When Vye went home, there was sun on the porch. The place was a mess. The living room was still dark, and Vye didn’t want to open the living room drapes. There were bottles everywhere. Cans of smoked oysters lay on the table. A plate of crackers and cheese looked damp, as if someone had spilled a beer on it. He remembered speaking to the young girl from the tavern and telling her everything about himself, as they sat on the side of the bed, and he’d acted as if he’d finally found someone he could talk to. Now he was worried about what he’d said, and if she would go around town talking about him. He sat down on a kitchen chair feeling depressed and nervous.

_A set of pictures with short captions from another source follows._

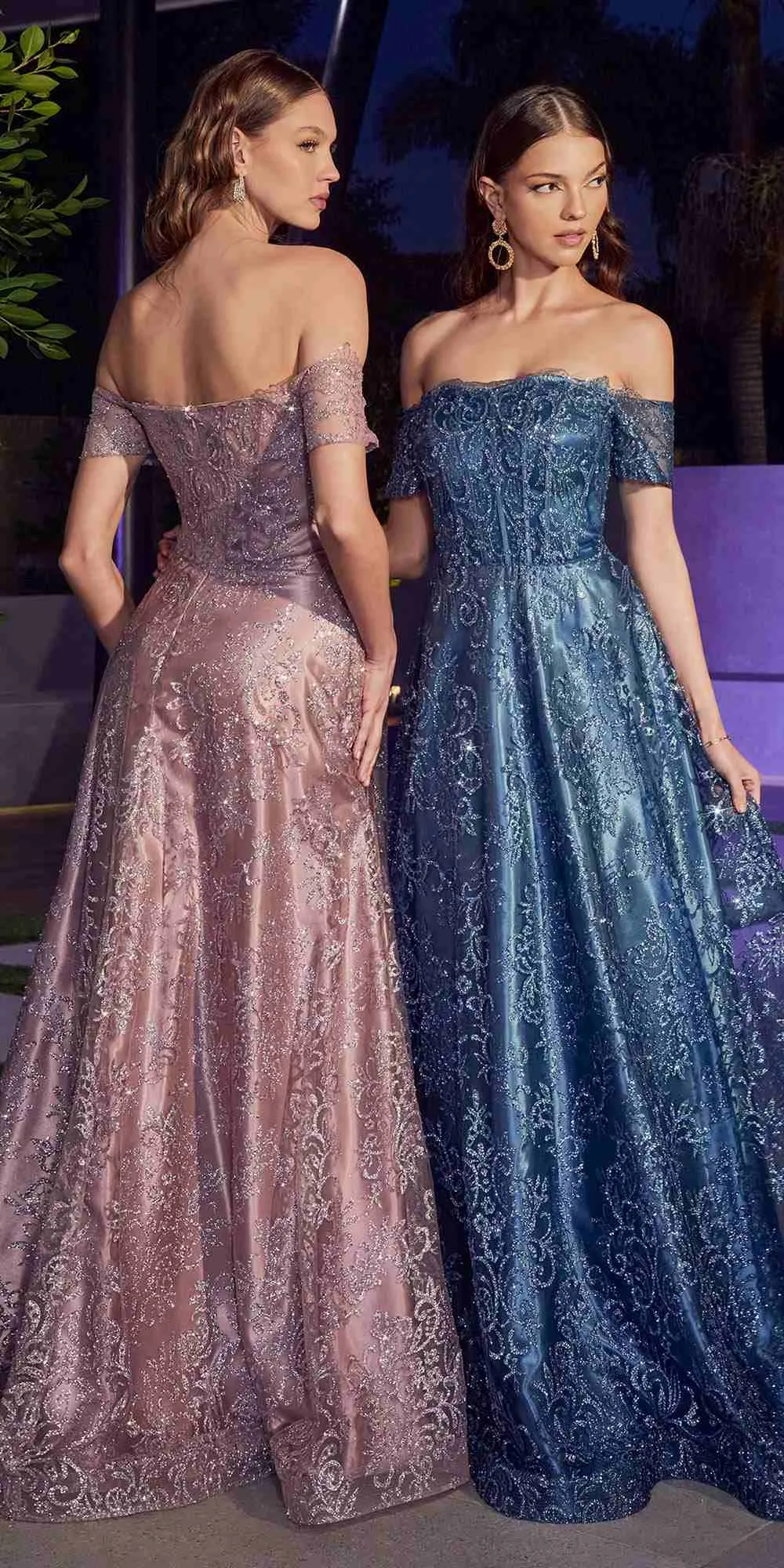 Ladivine J835 Floor Length Off the Shoulder A-line Glitter Print Gown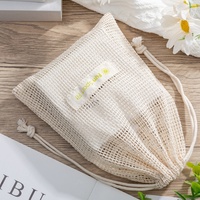 Sac en coton biologique recyclable avec cordon de serrage, filet de protection pour savon, pochette en maille pour le bain et la douche, application corporelle, marque Baishun, Guangdong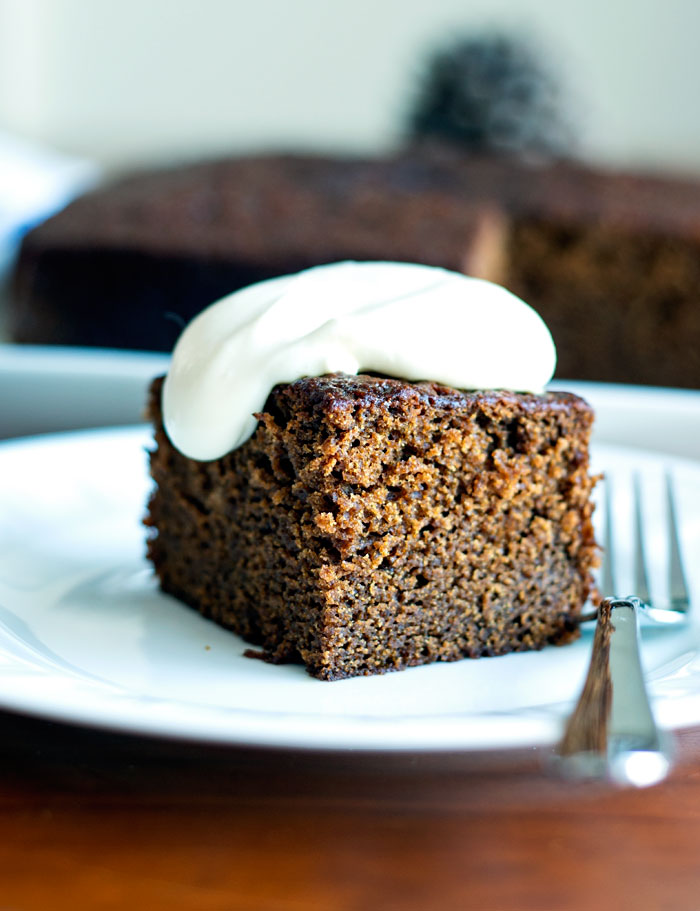 Sticky Gingerbread Cake with Whipped Cream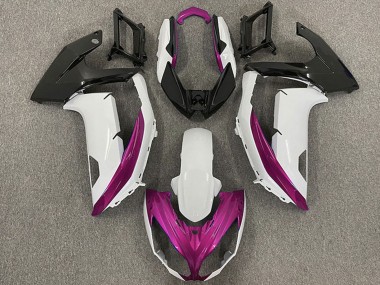Affordable 2009-2011 Kawasaki Ninja 650R Motorcycle Fairings - White Magenta Matte Black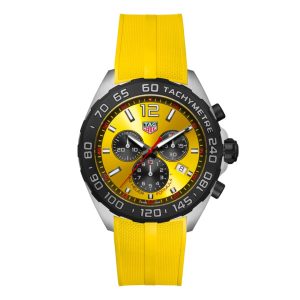 Tag Heuer Formula 1 watch with 43mm black PVD coated stainless steel case, yellow chronograph date dial set with index hour markers fitted on to a yellow rubber strap with pin buckle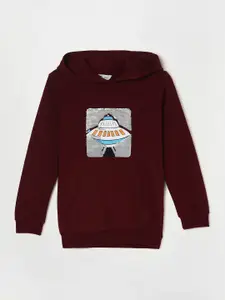 Fame Forever by Lifestyle Boys Burgundy Printed Pure Cotton Hooded Sweatshirt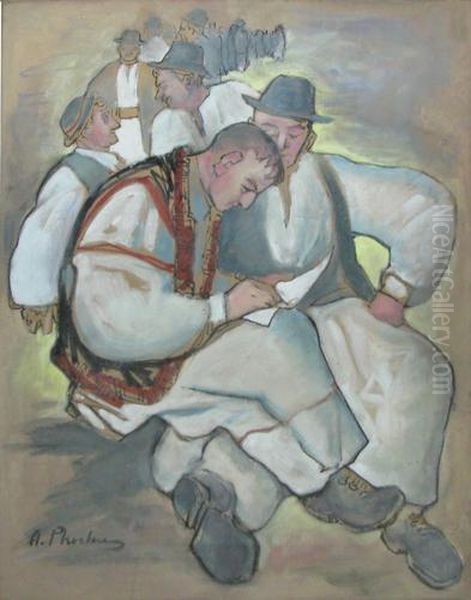 Grup Detarani Oil Painting by Alexandru Phoebus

Myhrra and Vye were married. Myhrra cried at her wedding, because she could not help doing so. She wanted everything to be better than other weddings.
At the reception at the community centre she had to go into the kitchen twice and, standing in her white dress with the veil, look up at the caterer and tell her they weren’t serving the food properly. Byron, who sat at the head table, clinked his fork and spoon monotonously. The matches with the names Myhrra and Vye on them caught the thin afternoon light. Myhrra’s mother was gloomy – and in this light looked the way Myhrra would twenty years from now. The night before, she had gotten into an argument with Myhrra over something and it had not settled yet. Three little cousins ran about the table screeching, and every once in a while Byron would throw a bun in their direction. Every time Byron was told to stop throwing a bun, he would look about as if it wasn’t him who was throwing it, and look at his mother in her white dress as if she was foolish, and this made Myhrra sad.